Piccard was followed by the only American on the plenary stage, 13-year-old Aiden Dwyer, who has proposed that by using the Fibonacci series you could squeeze more power out of arrays of solar cells. Subsequent tests have suggested that Dwyer's original measuring techniques were incorrect, and that he has not in fact made a major breakthrough. But the point of his appearance was to underscore the need for creativity and a wiliness to challenge orthodoxy that is required by a clean energy future.

It's fascinating that this drive for innovation is welling up inside the Arab world, in a region best known in the West for its resistance to modernity and innovation. Oil alone does not break this pattern -- last year in Saudi Arabia I could feel the heavy hand of the past. And Abu Dhabi faces serious problems. Only 20 percent of its population are citizens, the other 80 percent are guest workers. But the country is not trying to hide this fact -- the opening video showcases the broad diversity of the population as it is, not as it once was -- and the themes of diversity and tolerance are driven home everywhere. And it is making way rapidly for its youth generation. The moderator of the plenary session, Aida Al Busaidy, was a 38-year-old Emirati journalist educated at Arkansas State.

How many nations would let someone that young introduce the Premier of China at the country's biggest showcase to the world?

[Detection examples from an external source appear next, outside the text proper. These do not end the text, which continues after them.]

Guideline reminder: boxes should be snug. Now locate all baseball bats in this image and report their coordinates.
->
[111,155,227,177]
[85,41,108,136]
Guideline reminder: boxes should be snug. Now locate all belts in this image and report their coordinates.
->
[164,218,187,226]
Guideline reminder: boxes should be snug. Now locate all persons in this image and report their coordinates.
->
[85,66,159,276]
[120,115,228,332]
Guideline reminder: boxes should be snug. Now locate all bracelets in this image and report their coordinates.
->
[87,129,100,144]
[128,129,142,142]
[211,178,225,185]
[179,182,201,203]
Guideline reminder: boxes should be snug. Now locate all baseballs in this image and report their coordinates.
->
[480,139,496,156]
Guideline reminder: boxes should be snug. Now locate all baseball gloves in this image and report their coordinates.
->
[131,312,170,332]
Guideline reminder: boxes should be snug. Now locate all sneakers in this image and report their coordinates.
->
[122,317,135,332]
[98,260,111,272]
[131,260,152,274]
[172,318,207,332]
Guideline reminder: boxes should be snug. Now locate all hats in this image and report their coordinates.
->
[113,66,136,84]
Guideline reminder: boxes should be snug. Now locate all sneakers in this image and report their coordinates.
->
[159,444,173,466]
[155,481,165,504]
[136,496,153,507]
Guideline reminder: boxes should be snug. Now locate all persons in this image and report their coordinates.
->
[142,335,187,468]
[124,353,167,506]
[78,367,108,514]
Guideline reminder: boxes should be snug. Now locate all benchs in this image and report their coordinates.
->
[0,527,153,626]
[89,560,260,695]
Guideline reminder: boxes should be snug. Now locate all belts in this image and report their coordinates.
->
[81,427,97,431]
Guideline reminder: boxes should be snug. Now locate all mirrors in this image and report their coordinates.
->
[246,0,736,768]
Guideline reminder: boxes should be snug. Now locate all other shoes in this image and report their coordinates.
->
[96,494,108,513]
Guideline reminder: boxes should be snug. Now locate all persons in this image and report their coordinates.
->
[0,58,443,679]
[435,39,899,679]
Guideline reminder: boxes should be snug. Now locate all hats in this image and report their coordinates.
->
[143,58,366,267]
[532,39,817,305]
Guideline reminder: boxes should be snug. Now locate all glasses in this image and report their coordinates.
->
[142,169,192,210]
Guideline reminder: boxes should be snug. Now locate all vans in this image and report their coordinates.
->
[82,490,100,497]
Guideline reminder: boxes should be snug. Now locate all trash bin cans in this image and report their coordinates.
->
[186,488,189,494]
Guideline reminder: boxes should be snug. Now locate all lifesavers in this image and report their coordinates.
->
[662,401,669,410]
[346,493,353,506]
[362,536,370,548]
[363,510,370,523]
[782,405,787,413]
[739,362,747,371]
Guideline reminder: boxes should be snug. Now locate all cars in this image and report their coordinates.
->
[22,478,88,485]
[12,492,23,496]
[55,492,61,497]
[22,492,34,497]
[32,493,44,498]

So does the U.S. still matter here? Yes, it turns out, because we still provide a particular kind of leadership in clean energy, sustainability, and environmental protection -- we just don't provide it at the government level. The Zaid Energy Future prize, hosted at the Emirates Palace (by far the most-over-the-top hotel I have ever entered), shows where the U.S. still shines. The lifetime achievement winner is my Bay area neighbor, Ashok Gadgil, who won $500,000 for work including his Darfur stove project, a fuel-efficient cooking stove that has prompted a 55 percent drop in Darfur's use of firewood. General Electric was one of the three finalists for the most innovative major corporation. The second place NGO winner was a distributed solar company -- Orb Energy, India's biggest -- led by an American, Damian Miller, in a reversal of Gadgil's diaspora biography, while the Environmental Defense Fund came in third.

So Americans are still doing their part, even though as a nation state there is no longer American leadership of the kind that is needed. That's bad news for America, but perhaps worse news for the climate. Our broken politics are now becoming everyone's business -- but we're the ones who have to fix them.